Okay, thank you a lot. While you’re hear. Do you happen to know if I can control the brightness of the LED with this rotary angle sensor?

I suppose you could connect the angle sensor to A1/D1 and set pin 5 as an analog input to get a reading between 0 and 65535. If you connect the LED to A0/D0 and set pin 2 as a PWM output with the duty cycle set by dividing the pin 5 reading by 65535 (to get a value in the range 0.0 - 1.0). Your code would be something like:

// Set the power gate for analog/digital operation
hardware.pin1.configure(DIGITAL_OUT, 1);

// Set up the pins
sensor <- hardware.pin2;
sensor.configure(ANALOG_IN);
led <- hardware.pin5;
led.configure(PWM_OUT, 0.001, 1.0);

function loop() {
    // Read analog value (0-65535)
    local a = sensor.read();
    // Convert to duty cycle value 0.0-1.0
    a = a / 65535.0;
    // Write to LED pin
    led.write(a);
    // Pause 0.5s then loop
    imp.wakeup(0.5, loop);
}

// Start the loop
loop()

Note that this code is guess-work, ie. it’s not tested or guaranteed to work!
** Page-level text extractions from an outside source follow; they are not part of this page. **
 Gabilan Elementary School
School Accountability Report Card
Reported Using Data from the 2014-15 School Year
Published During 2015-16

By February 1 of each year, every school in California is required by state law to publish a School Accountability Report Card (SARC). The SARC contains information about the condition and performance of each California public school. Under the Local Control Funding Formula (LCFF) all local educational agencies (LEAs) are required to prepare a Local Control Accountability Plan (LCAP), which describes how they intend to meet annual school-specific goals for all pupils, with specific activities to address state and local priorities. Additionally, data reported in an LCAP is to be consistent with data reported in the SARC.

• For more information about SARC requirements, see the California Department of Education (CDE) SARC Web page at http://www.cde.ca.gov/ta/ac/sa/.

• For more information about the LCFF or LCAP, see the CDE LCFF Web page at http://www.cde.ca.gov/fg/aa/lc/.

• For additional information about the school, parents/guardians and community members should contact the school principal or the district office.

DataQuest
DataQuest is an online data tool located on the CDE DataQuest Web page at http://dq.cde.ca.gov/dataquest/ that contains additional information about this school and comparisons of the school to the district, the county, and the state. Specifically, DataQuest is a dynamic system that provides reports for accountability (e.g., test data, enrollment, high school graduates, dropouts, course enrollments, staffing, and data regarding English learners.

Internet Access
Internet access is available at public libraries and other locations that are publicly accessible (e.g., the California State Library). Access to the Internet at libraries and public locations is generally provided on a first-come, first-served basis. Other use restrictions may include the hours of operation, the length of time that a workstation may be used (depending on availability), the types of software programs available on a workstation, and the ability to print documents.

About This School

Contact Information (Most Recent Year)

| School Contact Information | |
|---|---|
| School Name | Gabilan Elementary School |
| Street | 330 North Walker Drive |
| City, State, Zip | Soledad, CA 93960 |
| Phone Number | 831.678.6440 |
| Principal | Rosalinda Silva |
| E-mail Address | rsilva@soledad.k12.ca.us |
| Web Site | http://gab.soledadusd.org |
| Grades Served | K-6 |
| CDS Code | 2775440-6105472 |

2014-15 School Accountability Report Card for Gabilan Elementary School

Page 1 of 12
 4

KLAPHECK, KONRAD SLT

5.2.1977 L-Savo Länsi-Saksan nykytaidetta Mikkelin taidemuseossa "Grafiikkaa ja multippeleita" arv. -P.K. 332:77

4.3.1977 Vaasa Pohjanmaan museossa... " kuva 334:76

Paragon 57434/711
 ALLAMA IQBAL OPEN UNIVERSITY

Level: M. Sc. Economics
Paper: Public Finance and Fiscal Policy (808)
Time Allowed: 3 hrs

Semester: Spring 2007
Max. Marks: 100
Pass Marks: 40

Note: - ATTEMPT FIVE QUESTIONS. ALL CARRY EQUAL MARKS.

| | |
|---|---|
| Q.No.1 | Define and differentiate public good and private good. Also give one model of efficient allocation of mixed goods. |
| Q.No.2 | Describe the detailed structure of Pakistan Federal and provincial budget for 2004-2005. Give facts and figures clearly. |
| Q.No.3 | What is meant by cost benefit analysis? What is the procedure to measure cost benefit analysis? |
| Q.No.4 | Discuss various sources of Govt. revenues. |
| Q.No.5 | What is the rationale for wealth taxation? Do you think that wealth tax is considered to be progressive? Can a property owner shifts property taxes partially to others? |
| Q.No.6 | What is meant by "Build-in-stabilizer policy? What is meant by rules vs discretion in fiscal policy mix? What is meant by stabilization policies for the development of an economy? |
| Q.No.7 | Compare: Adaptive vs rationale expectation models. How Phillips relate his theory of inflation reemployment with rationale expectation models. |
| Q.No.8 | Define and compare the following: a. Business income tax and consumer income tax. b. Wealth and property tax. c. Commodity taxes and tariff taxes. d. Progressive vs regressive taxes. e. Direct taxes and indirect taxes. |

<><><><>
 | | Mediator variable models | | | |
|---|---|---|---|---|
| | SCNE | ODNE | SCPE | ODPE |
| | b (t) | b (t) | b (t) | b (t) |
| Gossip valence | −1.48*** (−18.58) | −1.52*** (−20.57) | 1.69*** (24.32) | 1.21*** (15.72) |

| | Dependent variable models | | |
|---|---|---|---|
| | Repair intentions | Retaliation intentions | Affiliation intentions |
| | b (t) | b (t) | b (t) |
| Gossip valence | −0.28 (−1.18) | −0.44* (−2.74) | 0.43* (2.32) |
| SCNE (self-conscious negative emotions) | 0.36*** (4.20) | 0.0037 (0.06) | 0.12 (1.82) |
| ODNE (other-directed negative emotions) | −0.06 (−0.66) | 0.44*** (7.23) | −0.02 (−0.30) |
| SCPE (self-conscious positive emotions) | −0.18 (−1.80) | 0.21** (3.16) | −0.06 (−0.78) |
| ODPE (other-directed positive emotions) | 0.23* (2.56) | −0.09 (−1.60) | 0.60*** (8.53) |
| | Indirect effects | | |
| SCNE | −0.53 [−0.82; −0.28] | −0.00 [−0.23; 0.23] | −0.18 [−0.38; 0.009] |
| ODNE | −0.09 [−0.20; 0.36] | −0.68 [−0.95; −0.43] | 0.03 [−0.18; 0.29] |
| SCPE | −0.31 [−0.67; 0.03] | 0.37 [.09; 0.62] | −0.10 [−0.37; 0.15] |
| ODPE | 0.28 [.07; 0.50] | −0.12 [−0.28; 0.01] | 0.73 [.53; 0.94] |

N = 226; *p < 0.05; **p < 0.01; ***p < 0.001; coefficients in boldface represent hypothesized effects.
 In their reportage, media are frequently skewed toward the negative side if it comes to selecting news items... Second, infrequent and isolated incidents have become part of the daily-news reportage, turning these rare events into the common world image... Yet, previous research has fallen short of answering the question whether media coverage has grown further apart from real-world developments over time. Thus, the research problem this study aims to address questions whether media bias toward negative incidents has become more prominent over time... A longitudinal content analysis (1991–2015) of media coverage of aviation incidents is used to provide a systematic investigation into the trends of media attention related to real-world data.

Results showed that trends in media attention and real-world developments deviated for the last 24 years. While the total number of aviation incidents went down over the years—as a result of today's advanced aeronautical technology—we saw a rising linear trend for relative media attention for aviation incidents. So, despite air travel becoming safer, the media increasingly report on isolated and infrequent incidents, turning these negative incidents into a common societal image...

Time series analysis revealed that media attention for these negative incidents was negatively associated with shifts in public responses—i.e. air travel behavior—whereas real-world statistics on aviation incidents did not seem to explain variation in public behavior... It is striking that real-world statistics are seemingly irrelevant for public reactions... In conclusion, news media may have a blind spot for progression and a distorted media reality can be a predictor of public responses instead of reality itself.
That code made a flashing LED that i could control the speed of! Not exactly what I was looking for but I really appreciate your help and effort none the less! Thanks :slight_smile:

In that case try replacing the appropriate line above with

led.configure(ANALOG_OUT);

You actually already have an LED. The RGB LED. You can make it any color, any brightness by sending R,G,B values to it. Read the rotary sensor and write values to the RGB LED. You can add more RGB LED’s too, in a chain and address them individually. The same thing as the Imp tail (RGB tail).